30 Aralık 2015 Çarşamba

Kitap Okumak Mı? Ne Gerek Var?


Henüz 8 yaşındayken 1. yarı yıl sonunda karne hediyesi olarak evde  kocaman bir kutu kardeşim ve beni bekliyordu, kutu öyle büyüktü ki yerinden bile oynatamıyordum..Annem ile babam ne almış olabilirlerdi ki bu kadar büyük? 

Heyecanla içindekini tahmin etmeye çalışıyorduk, bence içinde kocaman bir bebek, yada bir sürü oyuncak vardı. Dakikalar boyunca o devasal kutuyu açmak için uğraştık. Biz açamadıkca içindekine olan merakımızda artıyordu. Tabi o zamanlar hayatımız boyunca aldığımız en güzel hediyenin bu kutunun içinden çıkanlar olacağını bilmiyorduk. Sonunda kutuyu açabilmiştik ve gözlerimize inanamıyorduk, kutu kitap doluydu. Can Kitap Evi'nin çıkarttığı tüm çocuk kitapları o kutunun içindeydi. İçinden oyuncak çıkmadı diye başlarda biraz üzülsek bile sonra kendimize bunu oyun haline getirmeyi başarmıştık. Kitapları ikiye bölüp kardeşimle beraber kim daha önce okuyacak diye yarışmaya başlamıştık. Tabi o zamanlar kapağına bakıp en çok beğendiğimi ilk okuyordum. "Küçük Kara Balık"la başlamıştım, "Bir Şeftali Bin Şeftali" ile devam etmiştim ve sırada "Küçük Prens" vardı.."Boyalı Kırlangıç", "Dedem Korkut Öyküleri" ve daha aklıma gelmeyen niceleri..

▸ **Kayıtlı Veriler**
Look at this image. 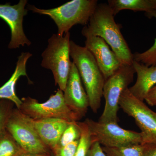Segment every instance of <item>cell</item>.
<instances>
[{
  "label": "cell",
  "instance_id": "obj_16",
  "mask_svg": "<svg viewBox=\"0 0 156 156\" xmlns=\"http://www.w3.org/2000/svg\"><path fill=\"white\" fill-rule=\"evenodd\" d=\"M108 5L115 16L124 10L145 13L156 11V0H108Z\"/></svg>",
  "mask_w": 156,
  "mask_h": 156
},
{
  "label": "cell",
  "instance_id": "obj_11",
  "mask_svg": "<svg viewBox=\"0 0 156 156\" xmlns=\"http://www.w3.org/2000/svg\"><path fill=\"white\" fill-rule=\"evenodd\" d=\"M82 34L86 38L85 48L94 56L106 81L118 70L122 64L103 39L91 34L83 28Z\"/></svg>",
  "mask_w": 156,
  "mask_h": 156
},
{
  "label": "cell",
  "instance_id": "obj_3",
  "mask_svg": "<svg viewBox=\"0 0 156 156\" xmlns=\"http://www.w3.org/2000/svg\"><path fill=\"white\" fill-rule=\"evenodd\" d=\"M97 0H73L53 9H38L29 5L34 13L47 15L57 26V34L63 36L77 24L86 25L98 5Z\"/></svg>",
  "mask_w": 156,
  "mask_h": 156
},
{
  "label": "cell",
  "instance_id": "obj_1",
  "mask_svg": "<svg viewBox=\"0 0 156 156\" xmlns=\"http://www.w3.org/2000/svg\"><path fill=\"white\" fill-rule=\"evenodd\" d=\"M112 10L106 3L98 4L83 28L89 34L100 37L109 45L122 65H132L133 54L121 32V26L115 21Z\"/></svg>",
  "mask_w": 156,
  "mask_h": 156
},
{
  "label": "cell",
  "instance_id": "obj_26",
  "mask_svg": "<svg viewBox=\"0 0 156 156\" xmlns=\"http://www.w3.org/2000/svg\"><path fill=\"white\" fill-rule=\"evenodd\" d=\"M144 156H156V147L145 148Z\"/></svg>",
  "mask_w": 156,
  "mask_h": 156
},
{
  "label": "cell",
  "instance_id": "obj_24",
  "mask_svg": "<svg viewBox=\"0 0 156 156\" xmlns=\"http://www.w3.org/2000/svg\"><path fill=\"white\" fill-rule=\"evenodd\" d=\"M87 156H107L103 151L102 147L98 143L92 144Z\"/></svg>",
  "mask_w": 156,
  "mask_h": 156
},
{
  "label": "cell",
  "instance_id": "obj_23",
  "mask_svg": "<svg viewBox=\"0 0 156 156\" xmlns=\"http://www.w3.org/2000/svg\"><path fill=\"white\" fill-rule=\"evenodd\" d=\"M79 140L69 144L63 147L52 151L53 156H75Z\"/></svg>",
  "mask_w": 156,
  "mask_h": 156
},
{
  "label": "cell",
  "instance_id": "obj_5",
  "mask_svg": "<svg viewBox=\"0 0 156 156\" xmlns=\"http://www.w3.org/2000/svg\"><path fill=\"white\" fill-rule=\"evenodd\" d=\"M119 106L126 114L134 119L140 129L141 145L145 148L156 147V112L144 101L134 97L128 89L121 95Z\"/></svg>",
  "mask_w": 156,
  "mask_h": 156
},
{
  "label": "cell",
  "instance_id": "obj_19",
  "mask_svg": "<svg viewBox=\"0 0 156 156\" xmlns=\"http://www.w3.org/2000/svg\"><path fill=\"white\" fill-rule=\"evenodd\" d=\"M145 15L149 18H156V11L145 13ZM134 61L137 62L147 66H156V38L154 44L149 49L143 53H135L133 54Z\"/></svg>",
  "mask_w": 156,
  "mask_h": 156
},
{
  "label": "cell",
  "instance_id": "obj_14",
  "mask_svg": "<svg viewBox=\"0 0 156 156\" xmlns=\"http://www.w3.org/2000/svg\"><path fill=\"white\" fill-rule=\"evenodd\" d=\"M133 66L137 78L135 84L128 89L134 97L144 101L150 90L156 85V66H148L135 61Z\"/></svg>",
  "mask_w": 156,
  "mask_h": 156
},
{
  "label": "cell",
  "instance_id": "obj_22",
  "mask_svg": "<svg viewBox=\"0 0 156 156\" xmlns=\"http://www.w3.org/2000/svg\"><path fill=\"white\" fill-rule=\"evenodd\" d=\"M14 105L10 101L0 100V134L6 130L7 123L14 108Z\"/></svg>",
  "mask_w": 156,
  "mask_h": 156
},
{
  "label": "cell",
  "instance_id": "obj_18",
  "mask_svg": "<svg viewBox=\"0 0 156 156\" xmlns=\"http://www.w3.org/2000/svg\"><path fill=\"white\" fill-rule=\"evenodd\" d=\"M107 156H144L145 148L141 144L119 147H102Z\"/></svg>",
  "mask_w": 156,
  "mask_h": 156
},
{
  "label": "cell",
  "instance_id": "obj_17",
  "mask_svg": "<svg viewBox=\"0 0 156 156\" xmlns=\"http://www.w3.org/2000/svg\"><path fill=\"white\" fill-rule=\"evenodd\" d=\"M25 152L7 130L0 134V156H20Z\"/></svg>",
  "mask_w": 156,
  "mask_h": 156
},
{
  "label": "cell",
  "instance_id": "obj_7",
  "mask_svg": "<svg viewBox=\"0 0 156 156\" xmlns=\"http://www.w3.org/2000/svg\"><path fill=\"white\" fill-rule=\"evenodd\" d=\"M135 73L133 65H122L118 70L105 81L103 89L105 105L98 122L118 123L120 98L133 82Z\"/></svg>",
  "mask_w": 156,
  "mask_h": 156
},
{
  "label": "cell",
  "instance_id": "obj_27",
  "mask_svg": "<svg viewBox=\"0 0 156 156\" xmlns=\"http://www.w3.org/2000/svg\"><path fill=\"white\" fill-rule=\"evenodd\" d=\"M20 156H53L52 154H35L31 153L25 152Z\"/></svg>",
  "mask_w": 156,
  "mask_h": 156
},
{
  "label": "cell",
  "instance_id": "obj_4",
  "mask_svg": "<svg viewBox=\"0 0 156 156\" xmlns=\"http://www.w3.org/2000/svg\"><path fill=\"white\" fill-rule=\"evenodd\" d=\"M69 32L63 36L53 34L48 40L47 48L42 53V67L53 73L55 84L64 92L72 62L70 59Z\"/></svg>",
  "mask_w": 156,
  "mask_h": 156
},
{
  "label": "cell",
  "instance_id": "obj_13",
  "mask_svg": "<svg viewBox=\"0 0 156 156\" xmlns=\"http://www.w3.org/2000/svg\"><path fill=\"white\" fill-rule=\"evenodd\" d=\"M30 119L37 133L51 152L56 147L62 133L70 122L61 119L37 120Z\"/></svg>",
  "mask_w": 156,
  "mask_h": 156
},
{
  "label": "cell",
  "instance_id": "obj_15",
  "mask_svg": "<svg viewBox=\"0 0 156 156\" xmlns=\"http://www.w3.org/2000/svg\"><path fill=\"white\" fill-rule=\"evenodd\" d=\"M32 56L29 52H23L18 56L16 67L9 80L0 87V100L5 99L10 101L14 104L16 108L19 109L22 104V100L19 98L15 92V86L17 81L22 76L28 78L26 72V65L28 59Z\"/></svg>",
  "mask_w": 156,
  "mask_h": 156
},
{
  "label": "cell",
  "instance_id": "obj_6",
  "mask_svg": "<svg viewBox=\"0 0 156 156\" xmlns=\"http://www.w3.org/2000/svg\"><path fill=\"white\" fill-rule=\"evenodd\" d=\"M22 104L18 109L27 116L33 120L57 119L67 122H78L81 118L66 103L63 92L58 89L43 103L30 97L21 98Z\"/></svg>",
  "mask_w": 156,
  "mask_h": 156
},
{
  "label": "cell",
  "instance_id": "obj_21",
  "mask_svg": "<svg viewBox=\"0 0 156 156\" xmlns=\"http://www.w3.org/2000/svg\"><path fill=\"white\" fill-rule=\"evenodd\" d=\"M79 124L81 134L75 156H87L92 144L91 135L88 126L85 122H79Z\"/></svg>",
  "mask_w": 156,
  "mask_h": 156
},
{
  "label": "cell",
  "instance_id": "obj_12",
  "mask_svg": "<svg viewBox=\"0 0 156 156\" xmlns=\"http://www.w3.org/2000/svg\"><path fill=\"white\" fill-rule=\"evenodd\" d=\"M63 95L66 103L73 111L81 119L85 116L89 107V97L77 69L73 62Z\"/></svg>",
  "mask_w": 156,
  "mask_h": 156
},
{
  "label": "cell",
  "instance_id": "obj_9",
  "mask_svg": "<svg viewBox=\"0 0 156 156\" xmlns=\"http://www.w3.org/2000/svg\"><path fill=\"white\" fill-rule=\"evenodd\" d=\"M6 130L26 152L52 154L37 133L30 118L18 109H13Z\"/></svg>",
  "mask_w": 156,
  "mask_h": 156
},
{
  "label": "cell",
  "instance_id": "obj_20",
  "mask_svg": "<svg viewBox=\"0 0 156 156\" xmlns=\"http://www.w3.org/2000/svg\"><path fill=\"white\" fill-rule=\"evenodd\" d=\"M81 134V128L79 122H70L62 133L58 144L53 151L56 148L63 147L70 143L79 140Z\"/></svg>",
  "mask_w": 156,
  "mask_h": 156
},
{
  "label": "cell",
  "instance_id": "obj_25",
  "mask_svg": "<svg viewBox=\"0 0 156 156\" xmlns=\"http://www.w3.org/2000/svg\"><path fill=\"white\" fill-rule=\"evenodd\" d=\"M144 101L150 106H156V85L150 90Z\"/></svg>",
  "mask_w": 156,
  "mask_h": 156
},
{
  "label": "cell",
  "instance_id": "obj_8",
  "mask_svg": "<svg viewBox=\"0 0 156 156\" xmlns=\"http://www.w3.org/2000/svg\"><path fill=\"white\" fill-rule=\"evenodd\" d=\"M84 122L89 128L92 144L98 142L108 147L141 144L142 139L140 132L124 129L117 123H101L90 119Z\"/></svg>",
  "mask_w": 156,
  "mask_h": 156
},
{
  "label": "cell",
  "instance_id": "obj_10",
  "mask_svg": "<svg viewBox=\"0 0 156 156\" xmlns=\"http://www.w3.org/2000/svg\"><path fill=\"white\" fill-rule=\"evenodd\" d=\"M27 3V0H20L18 4L13 5L10 3L0 4V18L8 24L11 30L9 49H17L20 46L31 44V42L24 33L23 25V18L28 13V9L25 8Z\"/></svg>",
  "mask_w": 156,
  "mask_h": 156
},
{
  "label": "cell",
  "instance_id": "obj_2",
  "mask_svg": "<svg viewBox=\"0 0 156 156\" xmlns=\"http://www.w3.org/2000/svg\"><path fill=\"white\" fill-rule=\"evenodd\" d=\"M70 55L75 65L89 97V107L94 113L100 108L105 80L91 52L85 47L70 43Z\"/></svg>",
  "mask_w": 156,
  "mask_h": 156
}]
</instances>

▸ **Görev Özeti 1**
Karne hediyesi olarak gelen kitap kutusunu anlatan metne göre aşağıdaki soruları yanıtlayın.
(a) Hediye hangi dönemin sonunda verildi?
(b) Kutudaki çocuk kitaplarını hangi yayınevi çıkarmıştı?
(c) Anlatıcı okumaya hangi kitapla başlamıştı?
▸ **Görev Özeti 2**
Karne hediyesi olarak gelen kitap kutusunu anlatan metni, son cümlesinden sonrasıyla sürdürün.

▸ **Alıştırma Sonucu 1**
(a) 1. yarı yılın sonunda, karne hediyesi olarak verildi.
(b) Can Kitap Evi çıkarmıştı.
(c) "Küçük Kara Balık" ile başlamıştı.

▸ **Alıştırma Sonucu 2**
Çok kısa süre içerisinde o kutudaki tüm kitaplar okunmuştu, her ne kadar kıyamasak bile ilerleyen yıllar da aynı kutu, içinde ki kitaplarla birlikte hiç tanımadığımız başka çocuklara gönderilmişti. 

Sonraki yıllar ise çocukluğumuzda yaz tatilleri mahalle arkadaşlarımız ile haftada bir günümüzü halk kütüphanelerine ayırmakla geçti. Pazartesi günleri kütüphaneden kitap alma günüydü, yine oyunlar oynanmaya, bisiklete binmeye, ormanda çadırımızı kurmaya devam ediyorduk ama bir yandan da katılımcı sayısı artarak yarış devam ediyordu, aldığımız kitapları önce kim okuyacaktı? Bu sefer ellerde "Küçük Vampir" serileri :)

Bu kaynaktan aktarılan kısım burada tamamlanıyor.